Ce capitaine se nommait John Happer, petit, trapu, d’une force herculéenne, son cou de taureau disparaissait dans un collier de barbe rouge ; le front bas, l’œil dur, cet homme avait un aspect repoussant.
On sentait qu’il devait avoir une volonté de fer et que l’homme qui ne plierait pas sous cette volonté serait brisé.

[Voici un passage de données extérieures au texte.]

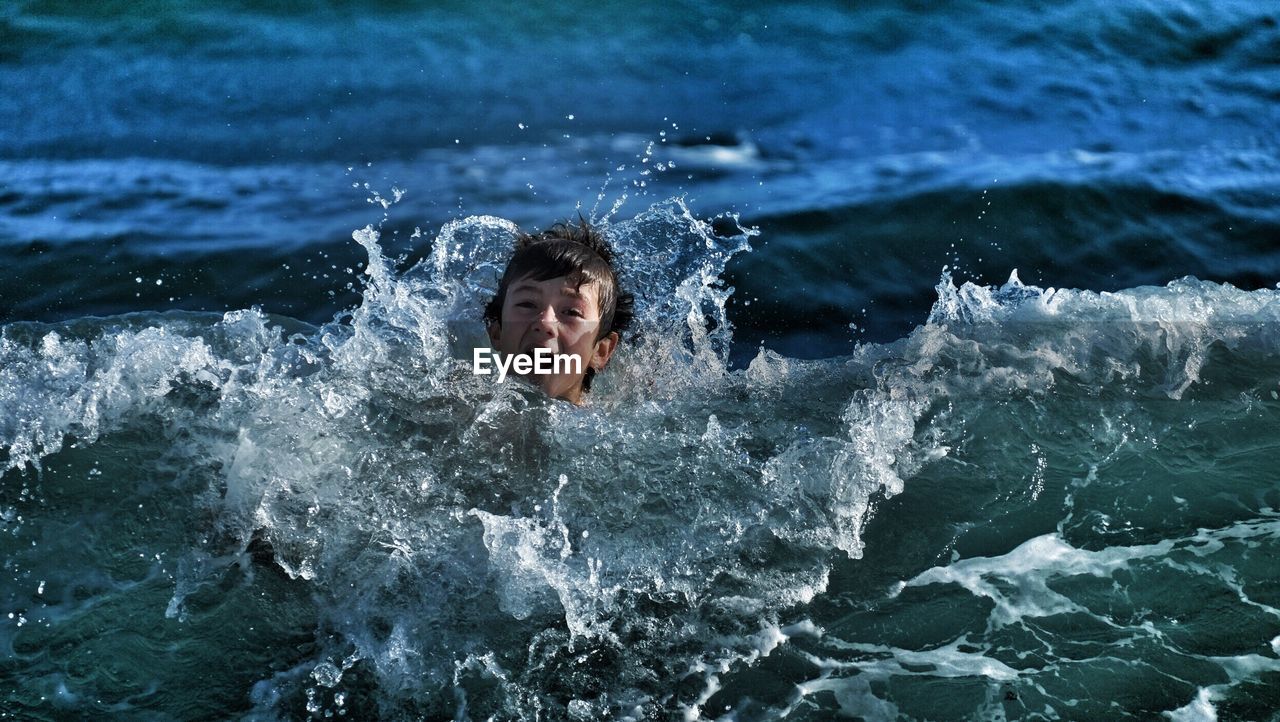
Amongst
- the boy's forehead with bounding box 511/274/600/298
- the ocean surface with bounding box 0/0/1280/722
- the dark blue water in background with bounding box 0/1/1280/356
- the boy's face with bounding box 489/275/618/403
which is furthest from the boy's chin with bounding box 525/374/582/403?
the dark blue water in background with bounding box 0/1/1280/356

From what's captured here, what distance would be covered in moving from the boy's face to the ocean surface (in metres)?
0.17

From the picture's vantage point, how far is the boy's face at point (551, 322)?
4.31 meters

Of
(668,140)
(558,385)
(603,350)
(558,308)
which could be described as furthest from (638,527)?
(668,140)

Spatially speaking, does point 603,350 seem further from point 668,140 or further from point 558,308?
point 668,140

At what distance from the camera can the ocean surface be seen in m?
3.37

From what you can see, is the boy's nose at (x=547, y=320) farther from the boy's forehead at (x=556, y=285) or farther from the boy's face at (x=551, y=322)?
the boy's forehead at (x=556, y=285)

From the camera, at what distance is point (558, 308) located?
4375 mm

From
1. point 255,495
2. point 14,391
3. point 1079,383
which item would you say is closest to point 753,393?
point 1079,383

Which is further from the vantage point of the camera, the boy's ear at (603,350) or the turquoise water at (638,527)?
the boy's ear at (603,350)

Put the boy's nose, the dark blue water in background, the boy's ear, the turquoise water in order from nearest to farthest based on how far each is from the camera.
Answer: the turquoise water < the boy's nose < the boy's ear < the dark blue water in background

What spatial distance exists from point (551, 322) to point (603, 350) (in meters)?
0.45

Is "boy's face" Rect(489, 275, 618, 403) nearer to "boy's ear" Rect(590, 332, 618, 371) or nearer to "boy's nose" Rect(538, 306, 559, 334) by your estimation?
"boy's nose" Rect(538, 306, 559, 334)

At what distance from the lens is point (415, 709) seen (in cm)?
314

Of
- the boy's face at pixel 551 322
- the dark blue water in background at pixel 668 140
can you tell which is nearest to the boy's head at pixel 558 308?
the boy's face at pixel 551 322
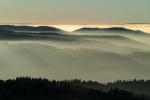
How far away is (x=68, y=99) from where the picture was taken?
568 feet

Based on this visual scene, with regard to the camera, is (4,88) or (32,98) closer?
(32,98)

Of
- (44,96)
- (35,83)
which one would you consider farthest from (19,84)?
(44,96)

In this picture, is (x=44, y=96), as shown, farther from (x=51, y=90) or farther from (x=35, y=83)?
(x=35, y=83)

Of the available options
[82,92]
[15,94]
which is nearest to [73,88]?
[82,92]

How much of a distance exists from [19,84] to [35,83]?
5935 millimetres

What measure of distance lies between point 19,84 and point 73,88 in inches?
728

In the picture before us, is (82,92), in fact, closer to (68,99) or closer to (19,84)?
(68,99)

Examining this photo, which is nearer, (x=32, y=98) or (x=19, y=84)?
(x=32, y=98)

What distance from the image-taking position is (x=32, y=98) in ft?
564

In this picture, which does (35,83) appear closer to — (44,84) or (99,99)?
(44,84)

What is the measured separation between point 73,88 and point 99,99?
47.4 feet

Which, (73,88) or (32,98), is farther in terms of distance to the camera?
(73,88)

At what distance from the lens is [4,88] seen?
185m

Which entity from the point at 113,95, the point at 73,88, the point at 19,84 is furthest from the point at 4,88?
the point at 113,95
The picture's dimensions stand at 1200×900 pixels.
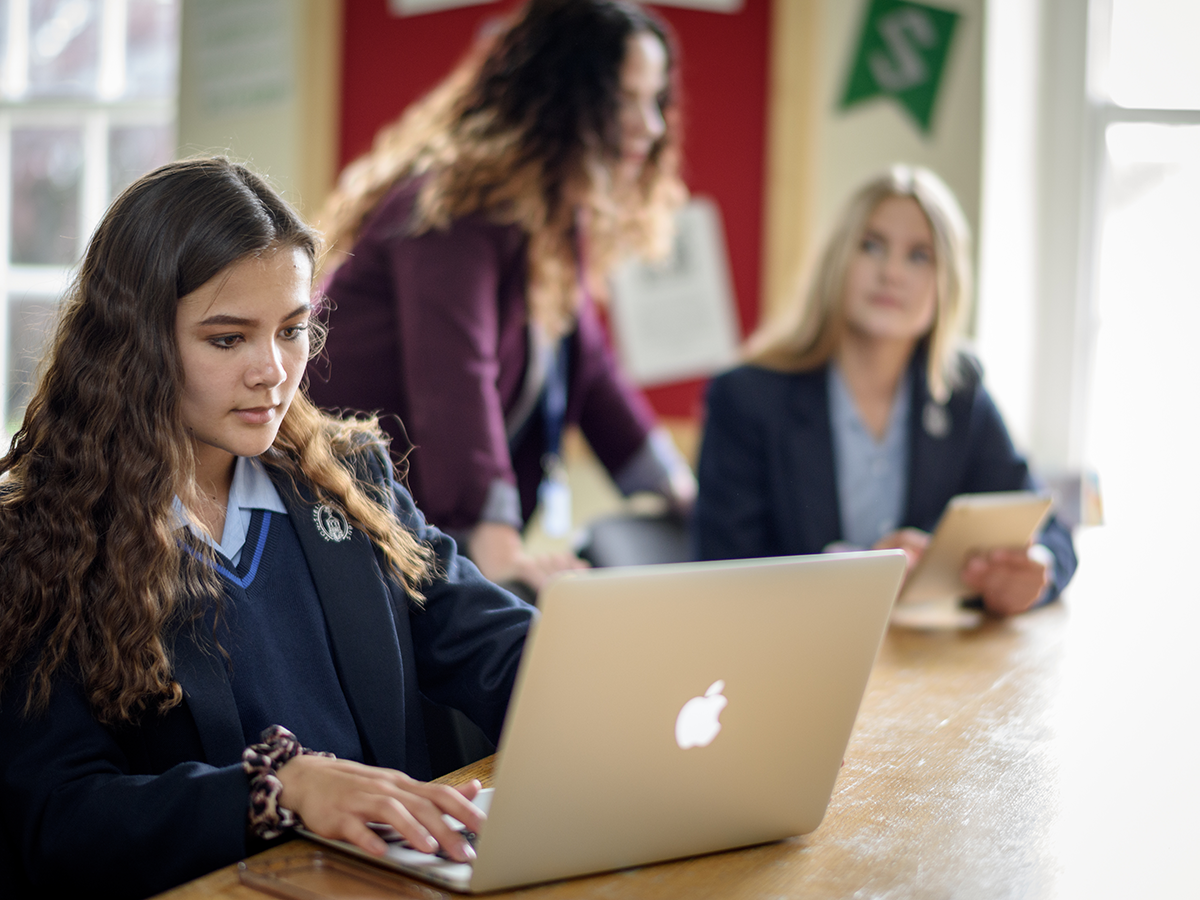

Il entra d’un pas brutal, son chapeau de toile cirée sur le derrière de la tête et jeta dans la salle ce regard investigateur d’un marchand d’esclaves au bazar.
Il compta les Malais du doigt.
Nadir s’était penché vers moi et me disait :
– S’il nous prend tous, nous serons les maîtres à bord.
Mais Nadir se trompait dans ses calculs, comme on va le voir.
Le premier qui attira l’attention du capitaine fut Nadir lui-même.
Il marcha droit à lui et lui dit en baragouinant la langue de l’archipel indien :
– Es-tu libre ?
– Oui, répondit Nadir.
– Combien veux-tu pour une navigation d’une année ?
– Huit cents piastres, répliqua Nadir.
Le capitaine haussa les épaules.
– Et toi ? me dit-il en me regardant.
Nadir ne me donna pas le temps de répondre :
– C’est mon frère, dit-il, nous ne naviguons jamais l’un sans l’autre, il faut nous embaucher tous les deux.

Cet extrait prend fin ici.